けれど、エリアルはそんな私を気にすることなく、当然のこととして話を続ける。
「我々は迫害されてきた歴史があります。個人が弱いということを知っているので、集団で行動します。個人が受けた迫害には集団で立ち向かうし、個人が受けた恩には集団で返そうとします。ですが……集団で、……一族全員で恩を受けた場合、どうすればよいのでしょう? そして、その御恩に一片たりとも返せていないとしたら?」
エリアルはそこで一旦言葉を切ると、問いかけるかのように私を見つめてきた。
「ええと、なかったことにして、忘れてしまう?」
私はぽんと両手を打ち合わせ、閃いたとばかりに答えたのだけど、エリアルを始めとしたその場の全員に嫌そうな表情をされてしまった。ものすごく嫌そうな表情を。
「……ちょ、質問されたから答えただけなのに、そんな嫌そうな表情をしなくても! 答えというのは、人の数だけあるのだから、私の答えをもう少し尊重してくれてもよくはないかしら?」
言い募る私に対して、エリアルは否定するかのように首を振った。
「この場合、答えは一つです。『御恩はただただ積み重なり、大きくなっていくだけ』です。だから、オレたちはただただ、祈るような想いで、大聖女様のお還りをお待ちしておりました。……多分、オレたちが大聖女様に対してできないことなど、何もありません」
何対もの真剣な目で見つめられた私は、ごくりと唾を飲み込んだ。
……ど、どうしよう。状況は思ったよりも酷いわよ。
治癒することで感謝されるというのは珍しい話ではないけれど、この度合いはちょっとどうなのだろう。

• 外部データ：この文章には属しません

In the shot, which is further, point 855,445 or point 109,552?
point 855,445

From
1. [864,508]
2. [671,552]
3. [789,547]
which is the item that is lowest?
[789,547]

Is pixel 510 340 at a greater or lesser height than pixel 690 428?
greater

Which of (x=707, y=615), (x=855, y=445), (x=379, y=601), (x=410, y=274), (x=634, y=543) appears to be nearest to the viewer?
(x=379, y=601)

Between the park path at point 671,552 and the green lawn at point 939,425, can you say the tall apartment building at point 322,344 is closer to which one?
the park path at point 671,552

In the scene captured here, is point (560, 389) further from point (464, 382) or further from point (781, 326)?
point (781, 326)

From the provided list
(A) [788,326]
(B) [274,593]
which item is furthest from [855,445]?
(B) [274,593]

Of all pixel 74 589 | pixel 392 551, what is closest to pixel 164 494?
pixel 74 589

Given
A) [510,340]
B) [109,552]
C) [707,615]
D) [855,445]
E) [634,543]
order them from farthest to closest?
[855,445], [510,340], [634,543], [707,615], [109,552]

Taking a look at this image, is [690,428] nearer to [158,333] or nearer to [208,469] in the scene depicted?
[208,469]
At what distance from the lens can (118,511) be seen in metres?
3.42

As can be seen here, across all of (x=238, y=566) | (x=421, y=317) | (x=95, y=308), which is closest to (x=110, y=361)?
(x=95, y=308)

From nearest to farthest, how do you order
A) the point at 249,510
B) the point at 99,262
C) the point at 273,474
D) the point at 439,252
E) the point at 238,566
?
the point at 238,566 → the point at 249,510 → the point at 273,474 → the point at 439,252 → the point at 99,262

離島の民が元々義理堅い民族なのか、大聖女への感謝が代々言い伝えられているうちに、どんどんとその想いが強まっていったのかは分からないけれど、とんでもないレベルまで感謝の気持ちが膨れ上がっているように思われる。
「えーと、エリアル。うーんとね、じゃあ、『ありがとう』はどうかしら? 感謝の気持ちを『ありがとう』で伝えるのよ。そうしたら、伝えた方はすっきりするし、言われた方も嬉しいから。それで、おしまいにしましょう?」
私は手っ取り早くて実用的な案を提示したというのに、エリアルたちは曖昧な表情をして返事をしなかった。
……まああ、大聖女に物凄く感謝をしている、何でもできると言っておきながら、大聖女かもしれないと思っている私の言葉を全員で無視したわよ。
うんうん、これは、口で言っているほど感謝をしているわけではないわね。
そう思い、どこかほっとした私は、ちらりとサリエラに視線を移した。
……分かりました。全員に無視されて、大聖女はいじけましたよ。
そして、目が覚めました。やっぱり、最後に頼りになるのは聖女仲間ですね。
私は、聖女サリエラと仲良くすることにします。